Aim of the task
Give only the number of lines in these records that include "Zealand".

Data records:
=======

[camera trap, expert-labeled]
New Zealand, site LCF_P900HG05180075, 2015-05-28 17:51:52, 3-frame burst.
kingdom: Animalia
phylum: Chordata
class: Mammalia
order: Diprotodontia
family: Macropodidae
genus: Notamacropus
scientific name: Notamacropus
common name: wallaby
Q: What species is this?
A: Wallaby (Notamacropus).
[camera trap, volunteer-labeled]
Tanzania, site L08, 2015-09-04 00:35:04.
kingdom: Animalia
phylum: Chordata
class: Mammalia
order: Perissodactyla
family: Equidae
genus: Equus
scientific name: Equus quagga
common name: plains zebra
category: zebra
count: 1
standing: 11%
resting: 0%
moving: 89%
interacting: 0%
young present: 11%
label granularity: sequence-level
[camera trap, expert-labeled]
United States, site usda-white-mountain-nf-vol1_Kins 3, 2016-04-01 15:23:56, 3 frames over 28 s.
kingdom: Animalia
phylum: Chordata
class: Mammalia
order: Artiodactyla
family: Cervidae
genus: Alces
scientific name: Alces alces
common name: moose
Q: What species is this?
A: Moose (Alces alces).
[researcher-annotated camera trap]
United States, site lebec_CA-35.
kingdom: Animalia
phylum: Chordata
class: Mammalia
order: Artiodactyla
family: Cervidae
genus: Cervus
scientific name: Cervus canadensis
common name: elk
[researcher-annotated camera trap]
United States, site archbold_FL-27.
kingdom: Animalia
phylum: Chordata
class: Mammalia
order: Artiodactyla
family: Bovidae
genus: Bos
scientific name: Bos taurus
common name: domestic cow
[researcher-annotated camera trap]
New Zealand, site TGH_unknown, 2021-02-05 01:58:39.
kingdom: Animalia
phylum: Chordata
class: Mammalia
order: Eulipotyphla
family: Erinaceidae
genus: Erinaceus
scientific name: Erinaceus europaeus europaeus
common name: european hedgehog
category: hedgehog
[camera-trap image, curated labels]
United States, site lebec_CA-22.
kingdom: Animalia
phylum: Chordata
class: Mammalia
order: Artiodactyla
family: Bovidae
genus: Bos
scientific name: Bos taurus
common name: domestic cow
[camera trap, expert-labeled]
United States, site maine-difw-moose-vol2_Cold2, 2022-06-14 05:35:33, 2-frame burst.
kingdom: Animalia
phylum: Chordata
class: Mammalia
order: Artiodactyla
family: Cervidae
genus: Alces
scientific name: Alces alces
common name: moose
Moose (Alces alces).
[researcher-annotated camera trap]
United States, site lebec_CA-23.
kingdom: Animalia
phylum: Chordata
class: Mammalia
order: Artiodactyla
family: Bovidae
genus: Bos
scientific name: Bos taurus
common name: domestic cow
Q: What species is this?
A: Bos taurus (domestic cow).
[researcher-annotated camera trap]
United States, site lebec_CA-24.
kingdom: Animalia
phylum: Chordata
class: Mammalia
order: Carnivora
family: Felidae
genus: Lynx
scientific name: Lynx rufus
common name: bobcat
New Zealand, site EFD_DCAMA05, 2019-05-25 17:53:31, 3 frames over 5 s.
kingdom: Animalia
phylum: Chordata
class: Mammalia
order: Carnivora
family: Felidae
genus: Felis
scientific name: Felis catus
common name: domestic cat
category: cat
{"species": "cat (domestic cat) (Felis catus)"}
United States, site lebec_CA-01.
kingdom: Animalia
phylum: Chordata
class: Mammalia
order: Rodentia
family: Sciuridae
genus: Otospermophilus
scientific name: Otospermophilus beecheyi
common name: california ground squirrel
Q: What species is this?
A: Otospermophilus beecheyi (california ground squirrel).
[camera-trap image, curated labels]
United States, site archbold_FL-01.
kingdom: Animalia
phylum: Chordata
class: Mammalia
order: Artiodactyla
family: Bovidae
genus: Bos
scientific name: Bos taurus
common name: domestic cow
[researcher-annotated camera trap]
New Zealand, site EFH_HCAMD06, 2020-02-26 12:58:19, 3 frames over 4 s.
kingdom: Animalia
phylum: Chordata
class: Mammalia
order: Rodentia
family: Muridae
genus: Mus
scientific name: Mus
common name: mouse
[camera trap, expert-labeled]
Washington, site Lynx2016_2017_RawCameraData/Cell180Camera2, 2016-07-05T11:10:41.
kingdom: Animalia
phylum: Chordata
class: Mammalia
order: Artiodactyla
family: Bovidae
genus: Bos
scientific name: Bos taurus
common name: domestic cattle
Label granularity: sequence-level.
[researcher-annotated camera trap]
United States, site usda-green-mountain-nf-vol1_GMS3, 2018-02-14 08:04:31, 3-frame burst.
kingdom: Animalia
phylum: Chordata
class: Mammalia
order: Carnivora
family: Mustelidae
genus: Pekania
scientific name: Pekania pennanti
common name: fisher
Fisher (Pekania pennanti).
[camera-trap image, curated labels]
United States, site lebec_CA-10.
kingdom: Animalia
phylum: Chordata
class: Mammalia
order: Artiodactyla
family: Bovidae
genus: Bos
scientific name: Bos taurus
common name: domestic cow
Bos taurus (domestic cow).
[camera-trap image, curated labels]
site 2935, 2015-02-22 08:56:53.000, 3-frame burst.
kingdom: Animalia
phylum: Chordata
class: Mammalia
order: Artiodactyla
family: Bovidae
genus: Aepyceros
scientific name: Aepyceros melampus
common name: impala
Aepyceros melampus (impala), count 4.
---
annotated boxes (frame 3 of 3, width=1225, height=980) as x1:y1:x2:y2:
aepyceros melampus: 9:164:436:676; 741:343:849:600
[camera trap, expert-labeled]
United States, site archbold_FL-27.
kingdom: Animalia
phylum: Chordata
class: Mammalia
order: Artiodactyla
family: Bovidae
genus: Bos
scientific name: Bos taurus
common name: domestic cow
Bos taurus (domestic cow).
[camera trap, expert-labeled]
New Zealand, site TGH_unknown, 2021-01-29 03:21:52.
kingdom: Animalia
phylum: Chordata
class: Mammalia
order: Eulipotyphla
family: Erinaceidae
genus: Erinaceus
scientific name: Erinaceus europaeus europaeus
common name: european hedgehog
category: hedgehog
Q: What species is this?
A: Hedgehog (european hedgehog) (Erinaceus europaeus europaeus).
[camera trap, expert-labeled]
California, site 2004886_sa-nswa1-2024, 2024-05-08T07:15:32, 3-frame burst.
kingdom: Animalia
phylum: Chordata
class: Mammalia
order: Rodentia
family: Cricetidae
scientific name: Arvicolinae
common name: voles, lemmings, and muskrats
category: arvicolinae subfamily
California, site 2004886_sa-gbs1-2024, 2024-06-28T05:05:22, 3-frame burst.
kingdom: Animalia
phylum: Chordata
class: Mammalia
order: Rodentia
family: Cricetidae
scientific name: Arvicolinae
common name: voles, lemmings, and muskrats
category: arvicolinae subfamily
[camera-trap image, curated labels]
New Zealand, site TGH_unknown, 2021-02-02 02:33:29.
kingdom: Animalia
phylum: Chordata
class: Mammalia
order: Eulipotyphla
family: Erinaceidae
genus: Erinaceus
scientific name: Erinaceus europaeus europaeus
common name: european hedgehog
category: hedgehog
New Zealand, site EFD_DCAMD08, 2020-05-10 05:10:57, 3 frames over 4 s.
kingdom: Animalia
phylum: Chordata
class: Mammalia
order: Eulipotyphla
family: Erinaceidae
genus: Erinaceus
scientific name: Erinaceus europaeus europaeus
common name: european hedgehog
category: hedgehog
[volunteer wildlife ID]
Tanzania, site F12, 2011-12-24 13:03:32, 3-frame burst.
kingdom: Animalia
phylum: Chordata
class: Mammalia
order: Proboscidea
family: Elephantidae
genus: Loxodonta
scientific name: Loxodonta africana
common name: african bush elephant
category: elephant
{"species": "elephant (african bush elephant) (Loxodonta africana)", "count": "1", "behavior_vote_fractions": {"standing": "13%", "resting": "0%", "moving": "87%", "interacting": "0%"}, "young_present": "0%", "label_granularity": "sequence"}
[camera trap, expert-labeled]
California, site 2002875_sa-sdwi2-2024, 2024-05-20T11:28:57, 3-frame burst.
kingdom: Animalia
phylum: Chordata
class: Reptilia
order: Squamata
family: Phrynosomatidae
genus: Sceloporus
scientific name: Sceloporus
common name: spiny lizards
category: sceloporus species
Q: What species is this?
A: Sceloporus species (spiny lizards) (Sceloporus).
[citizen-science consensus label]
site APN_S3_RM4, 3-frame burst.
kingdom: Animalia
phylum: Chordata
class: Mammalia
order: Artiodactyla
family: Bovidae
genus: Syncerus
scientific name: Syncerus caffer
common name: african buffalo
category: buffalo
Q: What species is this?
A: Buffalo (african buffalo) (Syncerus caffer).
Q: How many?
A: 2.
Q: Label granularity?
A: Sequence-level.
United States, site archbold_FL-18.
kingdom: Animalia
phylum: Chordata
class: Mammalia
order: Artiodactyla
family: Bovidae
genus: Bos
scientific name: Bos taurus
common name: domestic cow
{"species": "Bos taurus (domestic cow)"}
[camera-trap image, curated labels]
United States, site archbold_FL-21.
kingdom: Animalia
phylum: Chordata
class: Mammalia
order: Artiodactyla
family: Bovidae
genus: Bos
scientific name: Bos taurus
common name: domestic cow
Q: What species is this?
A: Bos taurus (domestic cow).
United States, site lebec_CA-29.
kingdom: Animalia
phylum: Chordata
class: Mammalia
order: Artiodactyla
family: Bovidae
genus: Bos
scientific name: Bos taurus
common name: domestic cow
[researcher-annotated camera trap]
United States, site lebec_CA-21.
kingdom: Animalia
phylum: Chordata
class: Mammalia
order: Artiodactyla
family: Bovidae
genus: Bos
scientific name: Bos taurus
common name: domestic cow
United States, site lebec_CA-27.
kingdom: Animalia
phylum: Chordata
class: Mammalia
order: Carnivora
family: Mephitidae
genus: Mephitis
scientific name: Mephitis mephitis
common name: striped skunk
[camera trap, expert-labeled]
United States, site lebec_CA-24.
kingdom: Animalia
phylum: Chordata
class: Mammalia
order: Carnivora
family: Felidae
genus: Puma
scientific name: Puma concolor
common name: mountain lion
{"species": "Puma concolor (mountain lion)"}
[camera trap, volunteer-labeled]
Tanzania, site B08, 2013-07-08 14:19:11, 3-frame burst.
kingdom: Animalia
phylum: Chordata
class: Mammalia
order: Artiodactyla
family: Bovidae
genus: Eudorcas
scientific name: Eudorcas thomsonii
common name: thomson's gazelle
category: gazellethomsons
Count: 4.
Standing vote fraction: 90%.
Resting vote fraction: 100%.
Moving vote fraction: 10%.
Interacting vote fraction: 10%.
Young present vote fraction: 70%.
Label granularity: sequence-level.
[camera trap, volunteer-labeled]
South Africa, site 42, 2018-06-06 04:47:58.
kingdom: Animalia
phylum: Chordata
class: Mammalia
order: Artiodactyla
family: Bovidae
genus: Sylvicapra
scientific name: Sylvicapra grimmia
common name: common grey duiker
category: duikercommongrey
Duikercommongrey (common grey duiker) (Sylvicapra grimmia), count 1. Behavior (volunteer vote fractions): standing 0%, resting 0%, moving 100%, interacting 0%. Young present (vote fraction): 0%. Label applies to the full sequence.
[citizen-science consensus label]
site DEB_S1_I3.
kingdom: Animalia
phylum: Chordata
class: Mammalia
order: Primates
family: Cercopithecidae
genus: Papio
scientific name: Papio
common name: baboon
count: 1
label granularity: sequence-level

=======

Exercise answer
7